Çift bant destekli Wi-Fi modülüyle de hızlı dosya paylaşımı için 5GHz bandından faydalanmak mümkün. Bluetooth 4.2 deneyimi dosya aktarımında sıkıntısız ama mesela bluetooth hoparlöre bağlayınca ciddi ses gecikmesi oluyor. GPS’in yeterli uyduya bağlanabilmesi 20 saniye kadar sürüyor, sonrasında kopma, uçma yok.

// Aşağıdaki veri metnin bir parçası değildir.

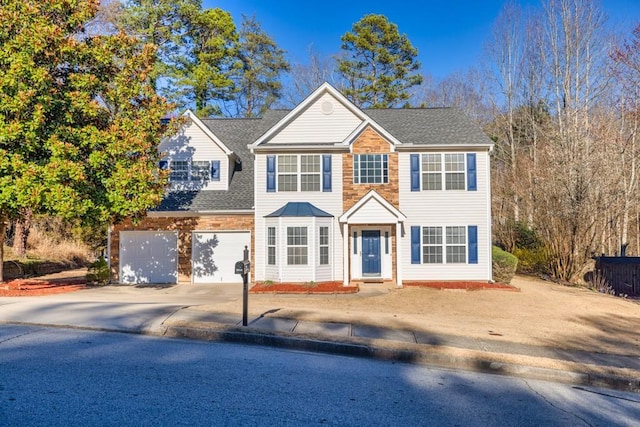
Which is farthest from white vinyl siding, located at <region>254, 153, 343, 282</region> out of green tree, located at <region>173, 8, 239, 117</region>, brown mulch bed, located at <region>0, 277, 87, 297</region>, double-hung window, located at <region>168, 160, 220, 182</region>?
green tree, located at <region>173, 8, 239, 117</region>

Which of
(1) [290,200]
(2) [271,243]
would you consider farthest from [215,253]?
(1) [290,200]

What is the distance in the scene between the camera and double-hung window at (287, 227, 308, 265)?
17.7 meters

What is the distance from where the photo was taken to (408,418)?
4.82 metres

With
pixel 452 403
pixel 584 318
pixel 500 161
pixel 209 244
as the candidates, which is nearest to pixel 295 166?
pixel 209 244

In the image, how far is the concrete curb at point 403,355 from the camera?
699cm

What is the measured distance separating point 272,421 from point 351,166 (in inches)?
574

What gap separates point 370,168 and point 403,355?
11.6m

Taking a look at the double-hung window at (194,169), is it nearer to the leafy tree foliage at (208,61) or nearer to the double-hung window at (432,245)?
the double-hung window at (432,245)

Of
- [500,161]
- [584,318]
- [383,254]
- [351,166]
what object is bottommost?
[584,318]

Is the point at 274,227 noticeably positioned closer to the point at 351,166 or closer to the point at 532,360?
the point at 351,166

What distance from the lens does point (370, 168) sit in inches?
728

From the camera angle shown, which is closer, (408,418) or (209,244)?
(408,418)

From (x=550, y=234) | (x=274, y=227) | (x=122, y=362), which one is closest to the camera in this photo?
(x=122, y=362)

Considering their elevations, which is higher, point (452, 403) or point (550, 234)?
point (550, 234)
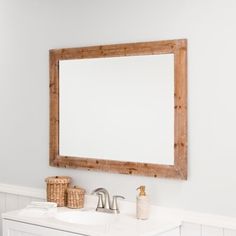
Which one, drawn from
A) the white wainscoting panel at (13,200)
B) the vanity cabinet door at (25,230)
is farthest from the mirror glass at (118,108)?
the vanity cabinet door at (25,230)

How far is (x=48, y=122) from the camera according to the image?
3635mm

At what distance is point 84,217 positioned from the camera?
3238 mm

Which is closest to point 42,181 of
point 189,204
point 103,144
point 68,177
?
point 68,177

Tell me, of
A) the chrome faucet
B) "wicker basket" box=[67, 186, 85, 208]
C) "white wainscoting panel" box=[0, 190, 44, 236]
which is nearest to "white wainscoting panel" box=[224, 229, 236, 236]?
the chrome faucet

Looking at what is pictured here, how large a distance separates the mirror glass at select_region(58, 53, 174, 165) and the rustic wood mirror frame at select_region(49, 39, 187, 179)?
0.03m

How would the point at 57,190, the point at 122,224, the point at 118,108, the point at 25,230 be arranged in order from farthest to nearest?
the point at 57,190 < the point at 118,108 < the point at 25,230 < the point at 122,224

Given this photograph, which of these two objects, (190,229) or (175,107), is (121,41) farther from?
(190,229)

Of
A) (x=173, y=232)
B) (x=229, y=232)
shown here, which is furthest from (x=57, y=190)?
(x=229, y=232)

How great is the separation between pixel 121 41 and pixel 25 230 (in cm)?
127

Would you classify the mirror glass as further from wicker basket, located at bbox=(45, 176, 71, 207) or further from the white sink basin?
the white sink basin

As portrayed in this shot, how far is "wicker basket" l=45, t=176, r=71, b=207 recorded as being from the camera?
338cm

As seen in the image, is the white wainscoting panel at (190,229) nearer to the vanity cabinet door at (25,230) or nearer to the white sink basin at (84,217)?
the white sink basin at (84,217)

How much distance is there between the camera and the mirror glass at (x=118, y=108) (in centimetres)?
303

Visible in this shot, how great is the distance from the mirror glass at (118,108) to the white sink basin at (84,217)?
355mm
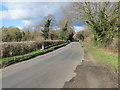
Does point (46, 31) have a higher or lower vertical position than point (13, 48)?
higher

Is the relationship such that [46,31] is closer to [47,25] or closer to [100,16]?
[47,25]

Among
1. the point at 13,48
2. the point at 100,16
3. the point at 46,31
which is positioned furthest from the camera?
→ the point at 46,31

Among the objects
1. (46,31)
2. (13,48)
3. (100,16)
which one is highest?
(100,16)

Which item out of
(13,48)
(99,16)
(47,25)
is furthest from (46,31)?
(13,48)

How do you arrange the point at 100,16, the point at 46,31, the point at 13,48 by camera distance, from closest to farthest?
the point at 13,48
the point at 100,16
the point at 46,31

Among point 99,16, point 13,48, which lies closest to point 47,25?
point 99,16

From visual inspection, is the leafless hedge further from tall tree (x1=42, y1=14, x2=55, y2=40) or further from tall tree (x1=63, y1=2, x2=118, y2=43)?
tall tree (x1=42, y1=14, x2=55, y2=40)

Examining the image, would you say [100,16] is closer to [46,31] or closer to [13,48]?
[13,48]

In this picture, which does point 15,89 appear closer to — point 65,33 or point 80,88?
point 80,88

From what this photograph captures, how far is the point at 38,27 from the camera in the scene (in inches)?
2302

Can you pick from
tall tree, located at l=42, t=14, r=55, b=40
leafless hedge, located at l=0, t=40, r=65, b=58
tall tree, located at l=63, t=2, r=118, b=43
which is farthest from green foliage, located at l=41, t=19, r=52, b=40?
leafless hedge, located at l=0, t=40, r=65, b=58

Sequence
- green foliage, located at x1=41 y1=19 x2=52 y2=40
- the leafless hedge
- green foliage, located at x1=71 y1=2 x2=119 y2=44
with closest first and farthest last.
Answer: the leafless hedge → green foliage, located at x1=71 y1=2 x2=119 y2=44 → green foliage, located at x1=41 y1=19 x2=52 y2=40

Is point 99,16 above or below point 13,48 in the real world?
above

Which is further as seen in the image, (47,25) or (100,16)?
(47,25)
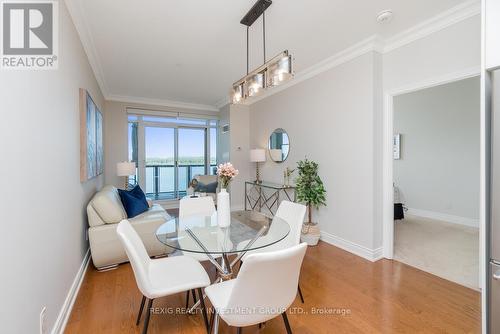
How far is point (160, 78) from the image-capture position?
4.07 meters

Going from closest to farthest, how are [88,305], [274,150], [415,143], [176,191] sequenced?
[88,305] → [274,150] → [415,143] → [176,191]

LeEco Le Pro 2 açıkçası son zamanlarda malzeme kalitesiyle beni en çok etkileyen telefonlardan biri oldu, elde gerçekten çok şık duruyor, çıkıntı yapan kamerasını veya ekrana içten siyah şerit atılmasını umursamıyorsunuz bile. Helio X20 yongaseti açıkçası en azından bu telefonda kağıt üstünde kalan bir yonga, AnTuTu gibi sentetik performans yazılımlarından aldığı yüksek skorlar aldatmasın, tabii hepten yavaş bir telefon değil ama 10 çekirdek meselesi ciddi pazarlama planı kokuyor. Kamera tarafında bazı konularda gerçekten tepe modelleri aratmıyor, enfes fotoğraf ve videolar çekebiliyorsunuz, bataryası da üzmüyor, günü çıkarabilmenizi sağlıyor. Type C portu elbette bir yenilik ama 3.5mm jack için dönüştürücüye mecbur kalmanız en azından müziksever biri olarak beni soğuttu. Bu videonun yayınlandığı tarih itibarıyla 240-260 dolara temin edilebilen bir telefon, vergisiydi cardı curduydu derken 900-1000TL civarına çıkıyor ama şu an Türkiye piyasasında bu fiyatla alabileceğiniz en iyi telefondan da kat kat iyi, açık ve net.
Böylelikle bir inceleme videomuzun daha sonuna gelmiş olduk, bir sonraki videoda görüşmek üzere hoşçakalın.